= Task set =
a) From the passage on social ecology and ecofeminism, reproduce the stretch from "It is proposed" through "humanity and nature.".
b) Decide whether each statement below agrees with the passage on social ecology and ecofeminism, answering yes or no and quoting the words of the passage that settle it. (i) Karren Warren illustrates eight typologies of connection. (ii) Social ecology holds that there is intrinsic value in life itself. (iii) Bookchin sees evolution as eventually reaching an 'Absolute'.
c) Go on with the passage on social ecology and ecofeminism, starting after its final sentence.

= Document section =
***

The injustice of this is what lies at the foundation of exploitive environmental relationships. As such, the focus of social ecology is upon a revolution of these dysfunctional social and political structures towards more classic egalitarian forms found partly in the Greek democratic concept of the polis.

From a political structural perspective, he proposes a move towards accountable municipal assemblies elected by local communities linked together in bioregional confederate systems[209]. The purpose of this structure is to facilitate freedom in its best form: that of self-determination; as well as restoring the classical idea of citizenship: that of 'a lifelong, ethically oriented education to participation in public affairs' and

the cultivation of an affiliation with the interests of the community, one in which the communal interest was placed above personal interest, or, more properly, in which the personal interest was congruent with and realized through the common.[210]

For Bookchin, intrinsic value can be seen in the evolutionary self-determination of the natural world towards more sophisticated unity in diversity, and towards the goal of self-awareness, of which human beings are representative. The dysfunctional human structures are seen to be out of alignment with this overall purpose.

Here implicit elements of Aristotelian teleology, and similar components of Teilhard de Chardin vision of spiritual evolution, can be seen, although Bookchin never explicitly admits telelogy as part of his vision. This is perhaps because he is aware that a universe predisposed towards a purpose is held in tension with his primary concern of self-determination. As well, he does not see evolution in the Hegelian sense of Geist, that of it eventually reaching an 'Absolute', but rather this evolution is continual and open ended.

Political and economic structures not only need to be in harmony with this principle, but should be structured so as to facilitate its process of emergent value. Humanity, as the emergent consciousness of nature, is responsible to use this consciousness by 'diminishing the impact of natural catastrophes, and promoting the thrust of natural evolution through its technics, science, and rationality.'[211]

The other element in social ecology which is significant towards the consideration of intrinsic value is the subjective location of value within the valuer. Humans as the only known components of nature possessing intellect and reason are the valuer of nature. There is a sort of objective intrinsic value in the whole as the previously mentioned evolutionary process, but there is no intrinsic value in life itself.[212] Ultimately, even this emergent value seen in the evolutionary process of facilitating unity and diversity, freedom, higher consciousness, and the ultimate value of self-determination, is a subjective value located in the perception of the human.

Concerning ecofeminism, there are a variety of sophisticated approaches to ecological ethics, and it is beyond the descriptive capacity of this thesis to explore them. Those elements which are particularly related to intrinsic value and associated principles relevant to this thesis will be explored. But by no means is a generalization of such a diverse discipline intended.[213]

There are a variety of approaches used within ecofeminism that are applied towards this critique. Karren Warren illustrates eight typologies of connection: (1) Historical, Typically Causal; (2) Conceptual; (3) Empirical and Experiential; (4) Symbolic; (5) Epistemological; (6) Political (Praxis); (7) Ethical; and (8) Theoretical[214]. She further comments,

'Ecological Feminism' is the name of a variety of positions that make visible different sorts of women-nature connections, claiming that an understanding of these connections is necessary for any adequate feminism, environmentalism, or environmental philosophy.[215]

It is proposed that a common theme animating most forms of ecofeminism, is that of a vision which sees a parallel relationship between the variety of principles governing the dualistic domination and objectification of male over female with the same principles governing the domination and objectification of humanity over nature. By deconstructing what is considered the essential causes of this dysfunctional relationality, ecofeminism seeks to gain insight into reconstructing a more authentic, egalitarian and holistic vision of relationships both within human society and between humanity and nature.

***

[Stored entries]
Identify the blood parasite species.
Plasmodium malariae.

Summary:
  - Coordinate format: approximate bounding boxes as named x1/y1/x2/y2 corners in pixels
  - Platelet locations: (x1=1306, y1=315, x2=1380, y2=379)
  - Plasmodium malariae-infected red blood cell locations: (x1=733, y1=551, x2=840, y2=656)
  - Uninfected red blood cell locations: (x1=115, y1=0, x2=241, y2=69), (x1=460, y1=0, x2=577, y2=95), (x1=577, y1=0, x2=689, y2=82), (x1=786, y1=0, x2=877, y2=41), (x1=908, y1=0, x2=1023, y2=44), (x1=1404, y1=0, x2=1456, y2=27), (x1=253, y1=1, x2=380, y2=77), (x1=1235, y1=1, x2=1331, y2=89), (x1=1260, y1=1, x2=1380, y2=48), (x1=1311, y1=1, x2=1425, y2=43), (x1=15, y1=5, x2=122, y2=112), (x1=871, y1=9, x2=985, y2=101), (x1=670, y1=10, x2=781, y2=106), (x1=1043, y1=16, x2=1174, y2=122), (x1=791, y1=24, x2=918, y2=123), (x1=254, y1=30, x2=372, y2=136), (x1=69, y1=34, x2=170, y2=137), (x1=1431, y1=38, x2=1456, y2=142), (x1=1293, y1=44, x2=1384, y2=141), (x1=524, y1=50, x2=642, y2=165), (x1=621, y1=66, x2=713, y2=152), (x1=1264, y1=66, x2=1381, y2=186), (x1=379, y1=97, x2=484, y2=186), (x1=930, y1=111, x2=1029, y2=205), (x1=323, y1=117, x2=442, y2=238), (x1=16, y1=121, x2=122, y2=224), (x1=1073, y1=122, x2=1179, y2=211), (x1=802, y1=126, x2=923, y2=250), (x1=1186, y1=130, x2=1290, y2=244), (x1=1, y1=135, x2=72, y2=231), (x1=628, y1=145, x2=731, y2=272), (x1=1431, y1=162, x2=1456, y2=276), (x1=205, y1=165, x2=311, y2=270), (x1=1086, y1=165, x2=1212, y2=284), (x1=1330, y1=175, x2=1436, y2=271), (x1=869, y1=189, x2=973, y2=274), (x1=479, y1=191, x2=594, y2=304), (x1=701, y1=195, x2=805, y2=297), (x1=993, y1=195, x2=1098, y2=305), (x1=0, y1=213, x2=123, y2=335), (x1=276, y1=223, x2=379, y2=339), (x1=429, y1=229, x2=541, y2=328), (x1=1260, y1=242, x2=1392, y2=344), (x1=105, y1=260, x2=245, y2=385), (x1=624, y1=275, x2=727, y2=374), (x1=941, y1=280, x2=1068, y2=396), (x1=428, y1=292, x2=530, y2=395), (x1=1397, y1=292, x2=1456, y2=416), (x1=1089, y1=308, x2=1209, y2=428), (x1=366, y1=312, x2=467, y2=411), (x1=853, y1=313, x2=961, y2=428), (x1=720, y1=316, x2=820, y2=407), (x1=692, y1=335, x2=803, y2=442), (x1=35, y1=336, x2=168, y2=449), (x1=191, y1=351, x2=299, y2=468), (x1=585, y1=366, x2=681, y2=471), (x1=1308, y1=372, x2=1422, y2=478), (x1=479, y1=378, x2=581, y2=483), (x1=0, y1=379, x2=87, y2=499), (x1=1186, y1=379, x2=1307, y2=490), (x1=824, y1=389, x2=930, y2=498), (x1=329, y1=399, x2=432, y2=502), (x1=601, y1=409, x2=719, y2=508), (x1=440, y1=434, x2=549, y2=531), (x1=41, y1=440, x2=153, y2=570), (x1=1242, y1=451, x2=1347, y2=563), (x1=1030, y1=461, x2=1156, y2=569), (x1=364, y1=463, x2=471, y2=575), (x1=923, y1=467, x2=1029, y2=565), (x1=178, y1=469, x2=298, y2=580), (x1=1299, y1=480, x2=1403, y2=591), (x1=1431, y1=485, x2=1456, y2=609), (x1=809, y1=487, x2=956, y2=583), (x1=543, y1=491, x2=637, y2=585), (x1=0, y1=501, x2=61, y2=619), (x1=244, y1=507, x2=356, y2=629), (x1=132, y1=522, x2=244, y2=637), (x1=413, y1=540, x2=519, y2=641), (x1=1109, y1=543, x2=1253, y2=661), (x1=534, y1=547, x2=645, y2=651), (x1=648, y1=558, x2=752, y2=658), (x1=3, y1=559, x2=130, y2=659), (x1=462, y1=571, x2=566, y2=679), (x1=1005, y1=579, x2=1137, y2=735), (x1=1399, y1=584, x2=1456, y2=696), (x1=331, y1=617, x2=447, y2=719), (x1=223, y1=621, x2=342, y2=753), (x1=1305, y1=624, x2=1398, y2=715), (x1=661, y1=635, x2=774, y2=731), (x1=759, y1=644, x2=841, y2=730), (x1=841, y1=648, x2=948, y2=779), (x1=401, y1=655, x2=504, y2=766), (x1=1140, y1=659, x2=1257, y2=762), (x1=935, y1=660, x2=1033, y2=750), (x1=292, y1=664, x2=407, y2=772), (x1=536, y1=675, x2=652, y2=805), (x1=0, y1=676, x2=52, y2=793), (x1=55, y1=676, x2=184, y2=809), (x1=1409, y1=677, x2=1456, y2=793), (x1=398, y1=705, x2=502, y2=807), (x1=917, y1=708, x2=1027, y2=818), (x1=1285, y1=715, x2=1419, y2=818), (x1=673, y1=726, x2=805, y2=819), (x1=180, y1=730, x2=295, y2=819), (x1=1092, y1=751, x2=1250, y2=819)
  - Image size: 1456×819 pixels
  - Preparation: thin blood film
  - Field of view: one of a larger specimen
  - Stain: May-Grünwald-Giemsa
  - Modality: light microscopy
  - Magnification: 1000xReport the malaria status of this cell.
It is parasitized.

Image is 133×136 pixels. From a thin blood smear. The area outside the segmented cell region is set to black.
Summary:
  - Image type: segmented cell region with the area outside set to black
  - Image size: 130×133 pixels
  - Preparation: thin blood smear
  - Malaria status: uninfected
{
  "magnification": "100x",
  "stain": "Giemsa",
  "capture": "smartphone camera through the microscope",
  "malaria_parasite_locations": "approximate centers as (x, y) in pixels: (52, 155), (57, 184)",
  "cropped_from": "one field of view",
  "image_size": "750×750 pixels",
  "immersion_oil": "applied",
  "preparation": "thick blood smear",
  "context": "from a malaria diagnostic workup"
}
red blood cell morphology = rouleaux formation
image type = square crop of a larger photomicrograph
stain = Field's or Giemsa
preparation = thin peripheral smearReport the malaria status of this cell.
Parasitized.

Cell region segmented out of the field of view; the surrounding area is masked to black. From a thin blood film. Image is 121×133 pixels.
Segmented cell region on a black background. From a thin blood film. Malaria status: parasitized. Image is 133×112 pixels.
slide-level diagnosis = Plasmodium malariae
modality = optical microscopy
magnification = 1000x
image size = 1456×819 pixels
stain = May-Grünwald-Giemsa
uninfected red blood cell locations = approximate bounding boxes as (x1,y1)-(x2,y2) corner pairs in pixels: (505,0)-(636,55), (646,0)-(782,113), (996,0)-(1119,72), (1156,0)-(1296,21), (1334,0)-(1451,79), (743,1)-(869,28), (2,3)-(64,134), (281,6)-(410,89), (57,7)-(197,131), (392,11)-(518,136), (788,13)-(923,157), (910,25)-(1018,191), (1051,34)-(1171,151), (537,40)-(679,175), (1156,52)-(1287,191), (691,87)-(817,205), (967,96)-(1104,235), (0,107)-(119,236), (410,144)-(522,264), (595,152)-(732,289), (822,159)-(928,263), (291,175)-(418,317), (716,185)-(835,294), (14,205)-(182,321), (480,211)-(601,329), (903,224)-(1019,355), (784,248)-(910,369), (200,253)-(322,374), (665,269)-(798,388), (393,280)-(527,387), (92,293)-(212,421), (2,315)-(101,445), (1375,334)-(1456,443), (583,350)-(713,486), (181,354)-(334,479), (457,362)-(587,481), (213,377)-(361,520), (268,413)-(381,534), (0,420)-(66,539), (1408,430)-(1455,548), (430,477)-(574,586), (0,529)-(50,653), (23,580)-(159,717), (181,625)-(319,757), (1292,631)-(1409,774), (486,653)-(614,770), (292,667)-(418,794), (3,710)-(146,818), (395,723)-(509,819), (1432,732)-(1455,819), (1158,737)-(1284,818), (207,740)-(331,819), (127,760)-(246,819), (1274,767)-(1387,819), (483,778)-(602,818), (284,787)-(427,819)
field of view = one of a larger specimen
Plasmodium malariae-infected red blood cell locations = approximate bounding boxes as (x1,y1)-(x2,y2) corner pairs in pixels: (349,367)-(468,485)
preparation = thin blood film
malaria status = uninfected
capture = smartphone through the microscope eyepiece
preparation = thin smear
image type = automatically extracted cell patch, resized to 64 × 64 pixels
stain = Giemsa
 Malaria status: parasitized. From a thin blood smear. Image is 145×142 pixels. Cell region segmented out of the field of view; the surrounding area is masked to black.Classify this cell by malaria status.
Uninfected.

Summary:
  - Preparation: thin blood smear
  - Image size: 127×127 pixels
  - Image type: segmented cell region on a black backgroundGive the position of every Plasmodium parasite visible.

***

= The results =
a)
It is proposed that a common theme animating most forms of ecofeminism, is that of a vision which sees a parallel relationship between the variety of principles governing the dualistic domination and objectification of male over female with the same principles governing the domination and objectification of humanity over nature. By deconstructing what is considered the essential causes of this dysfunctional relationality, ecofeminism seeks to gain insight into reconstructing a more authentic, egalitarian and holistic vision of relationships both within human society and between humanity and nature.

b)
(i) Yes: "Karren Warren illustrates eight typologies of connection"
(ii) No: "but there is no intrinsic value in life itself."
(iii) No: "he does not see evolution in the Hegelian sense of Geist, that of it eventually reaching an 'Absolute', but rather this evolution is continual and open ended."

c)
An implication of such an approach for intrinsic value theory is that ecofeminism does not attempt to define what aspects of the ontology of nature illustrate intrinsic value worthy of moral consideration. Rather ecofeminism seeks to offer a critique of the principles that determine the valuing process itself. This is primarily done through an examination of the parallel relationships mentioned. By way of this critique a transformation in the entire valuing system occurs, thereby creating more maturity and holism in the way relationships are perceived, and the way in which value is determined itself.

Within this thesis, two ecofeminists have had significant influence. The first, and perhaps most significant, is that of Val Plumwood. Of the above typologies, Plumwood uses a variety of methodologies including historical, ethical, epistemological and conceptual critiques regarding the relationship between humanity and nature. Challenging not only the anthropocentric and androcentric ontological paradigm of humanity, and the manner in which nature is defined and valued, but also the hierarchical dualistic dominant/subordinant paradigm of relationships between them . Thus having a direct relation to the consideration of intrinsic value.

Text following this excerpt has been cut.